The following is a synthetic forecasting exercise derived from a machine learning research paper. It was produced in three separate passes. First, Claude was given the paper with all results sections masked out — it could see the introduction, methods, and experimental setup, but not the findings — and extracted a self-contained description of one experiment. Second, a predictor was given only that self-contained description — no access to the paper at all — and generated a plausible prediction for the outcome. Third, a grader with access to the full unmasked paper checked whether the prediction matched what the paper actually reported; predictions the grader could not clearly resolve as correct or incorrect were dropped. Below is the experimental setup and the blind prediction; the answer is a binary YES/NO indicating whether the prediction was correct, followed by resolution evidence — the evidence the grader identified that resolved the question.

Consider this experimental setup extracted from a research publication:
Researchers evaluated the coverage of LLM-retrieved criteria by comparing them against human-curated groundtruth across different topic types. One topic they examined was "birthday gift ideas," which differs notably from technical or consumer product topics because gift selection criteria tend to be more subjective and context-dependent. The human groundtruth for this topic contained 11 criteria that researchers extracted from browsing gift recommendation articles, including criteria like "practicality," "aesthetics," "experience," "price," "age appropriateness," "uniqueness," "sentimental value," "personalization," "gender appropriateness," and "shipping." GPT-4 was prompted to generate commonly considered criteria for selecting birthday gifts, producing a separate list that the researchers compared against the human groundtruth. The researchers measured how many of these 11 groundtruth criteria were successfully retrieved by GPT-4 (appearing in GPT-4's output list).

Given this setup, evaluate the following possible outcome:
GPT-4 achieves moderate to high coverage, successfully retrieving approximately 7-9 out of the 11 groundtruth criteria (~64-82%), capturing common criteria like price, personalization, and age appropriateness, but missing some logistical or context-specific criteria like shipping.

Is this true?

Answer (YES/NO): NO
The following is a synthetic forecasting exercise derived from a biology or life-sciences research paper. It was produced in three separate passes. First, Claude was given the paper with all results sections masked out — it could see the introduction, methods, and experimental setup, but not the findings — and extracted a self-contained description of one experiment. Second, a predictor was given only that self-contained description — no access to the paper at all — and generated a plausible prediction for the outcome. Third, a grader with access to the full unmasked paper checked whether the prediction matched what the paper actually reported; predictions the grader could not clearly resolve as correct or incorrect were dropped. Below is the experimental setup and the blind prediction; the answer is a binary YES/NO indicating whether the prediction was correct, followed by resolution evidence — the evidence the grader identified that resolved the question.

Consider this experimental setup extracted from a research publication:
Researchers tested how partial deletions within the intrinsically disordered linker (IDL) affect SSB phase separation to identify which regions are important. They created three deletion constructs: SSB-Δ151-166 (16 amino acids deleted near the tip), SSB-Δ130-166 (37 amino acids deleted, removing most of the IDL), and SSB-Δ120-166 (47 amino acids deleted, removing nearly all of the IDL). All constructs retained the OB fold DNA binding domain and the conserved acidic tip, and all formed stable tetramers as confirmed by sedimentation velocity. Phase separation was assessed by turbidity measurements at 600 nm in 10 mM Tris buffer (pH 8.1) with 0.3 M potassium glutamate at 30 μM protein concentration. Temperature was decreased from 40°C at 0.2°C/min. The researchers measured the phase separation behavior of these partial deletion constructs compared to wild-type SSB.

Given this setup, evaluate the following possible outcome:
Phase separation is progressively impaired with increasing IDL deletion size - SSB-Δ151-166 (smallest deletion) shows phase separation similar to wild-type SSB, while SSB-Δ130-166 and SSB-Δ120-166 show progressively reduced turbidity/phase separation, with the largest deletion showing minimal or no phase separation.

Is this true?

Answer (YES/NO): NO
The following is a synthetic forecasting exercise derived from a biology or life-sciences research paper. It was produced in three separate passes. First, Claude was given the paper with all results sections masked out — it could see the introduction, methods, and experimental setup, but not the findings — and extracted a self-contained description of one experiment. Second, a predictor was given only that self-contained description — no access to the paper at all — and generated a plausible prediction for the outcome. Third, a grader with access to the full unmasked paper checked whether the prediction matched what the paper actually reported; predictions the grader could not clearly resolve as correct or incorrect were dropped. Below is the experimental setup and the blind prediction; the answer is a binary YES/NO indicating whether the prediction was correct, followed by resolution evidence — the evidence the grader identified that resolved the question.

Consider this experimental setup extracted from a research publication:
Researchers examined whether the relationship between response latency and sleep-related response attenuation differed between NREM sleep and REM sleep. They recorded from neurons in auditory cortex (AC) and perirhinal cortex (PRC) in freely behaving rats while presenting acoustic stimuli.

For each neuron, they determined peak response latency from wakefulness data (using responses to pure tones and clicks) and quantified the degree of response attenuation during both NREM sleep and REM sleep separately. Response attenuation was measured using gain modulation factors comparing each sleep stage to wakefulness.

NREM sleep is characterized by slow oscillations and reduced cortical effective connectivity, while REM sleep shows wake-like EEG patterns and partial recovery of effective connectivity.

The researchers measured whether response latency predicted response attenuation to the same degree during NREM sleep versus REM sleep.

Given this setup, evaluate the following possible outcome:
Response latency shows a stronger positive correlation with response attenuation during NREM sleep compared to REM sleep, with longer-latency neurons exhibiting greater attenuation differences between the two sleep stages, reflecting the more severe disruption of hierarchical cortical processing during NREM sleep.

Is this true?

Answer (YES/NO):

## Task directions
Your response should be each line that includes the word "during", copied from the records.

## Task result
For each neuron, they determined peak response latency from wakefulness data (using responses to pure tones and clicks) and quantified the degree of response attenuation during both NREM sleep and REM sleep separately. Response attenuation was measured using gain modulation factors comparing each sleep stage to wakefulness.
The researchers measured whether response latency predicted response attenuation to the same degree during NREM sleep versus REM sleep.
Response latency shows a stronger positive correlation with response attenuation during NREM sleep compared to REM sleep, with longer-latency neurons exhibiting greater attenuation differences between the two sleep stages, reflecting the more severe disruption of hierarchical cortical processing during NREM sleep.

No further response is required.